Bien sûr! On qualifie aujourd’hui d’appropriation culturelle le simple fait de porter un vêtement ou un bijou issu d’une autre culture que la nôtre… mais seulement si c’est interracial! Si vous rapportez une main de Fatma du Maroc, que vous avez achetée à un artisan local qui souhaitait en faire commerce, ce n’est pas de l’appropriation culturelle. Même chose si vous portez un sac en wax africain issu du commerce équitable. Refuser ce type de métissage, c’est dénier à l’autre le droit d’échanger avec soi d’égal à égal. C’est en effet créer une nouvelle sorte de ségrégation ethnique. Où le plus riche maintient le plus pauvre sous sa domination en refusant de commercer avec lui.
Les réseaux sociaux friands de polémique à tout prix nous poussent-ils justement à vouloir nous montrer tout le temps plus vertueux que l’autre?
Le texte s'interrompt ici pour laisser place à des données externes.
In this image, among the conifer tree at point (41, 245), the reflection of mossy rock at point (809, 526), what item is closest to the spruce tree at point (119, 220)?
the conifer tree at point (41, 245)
Ils permettent en tout cas de dénoncer plus facilement des pillages qui autrefois seraient peut-être passés inaperçus. En revanche, ils véhiculent aussi beaucoup de bêtises! Il faut se méfier de ceux et celles qui brandissent à tout crin l’appropriation culturelle pour démontrer qu’ils ne sont pas racistes. Ce type de raccourci peut s’avérer contre-productif vis-à-vis de la cause que l’on cherche à défendre. Mon fils, qui est quarteron – je suis moi-même métisse -, en a fait l’expérience. Parce qu’il a des origines noires, certains de ses amis estimaient qu’il était le seul de la bande à pouvoir porter un bracelet de perles de couleurs sous prétexte qu’ils pensaient – à tort en plus – qu’il s’agissait d’un bijou massai! De la même manière, je n’ai pas compris ce que l’on reprochait aux jeunes filles blanches qui se faisaient des tresses collées pendant les festivals. Il n’y avait aucune intention de se moquer ni de piller qui que ce soit: pour moi, nous sommes là dans le registre de l’inspiration ou de l’imitation.
La notion même d’appropriation culturelle est née sur les campus américains dans les années 80. Les grilles d’analyse importées d’un pays qui connaît un regain de tensions raciales liées à son histoire peuvent-elles être transposées sans biais dans une Europe qui doit faire face elle aussi à une montée du racisme?
Il existe un malaise propre aux Etats-Unis lié à la manière dont la population blanche a dominé et cherche encore à dominer les Noirs et les Amérindiens. Toutes les indignations se retrouvent sur le même pied et les réels problèmes – comme la violence policière vis-à-vis des Noirs par exemple – risquent de s’en trouver banalisés. N’oublions pas que cela peut aussi arranger certains groupes d’empêcher le métissage. Il faut se méfier de l’interdiction du partage. D’un point de vue anthropologique, une culture ne peut exister en vase clos, sinon elle cesse d’évoluer et elle meurt. L’emprunt et l’imitation participent à sa construction.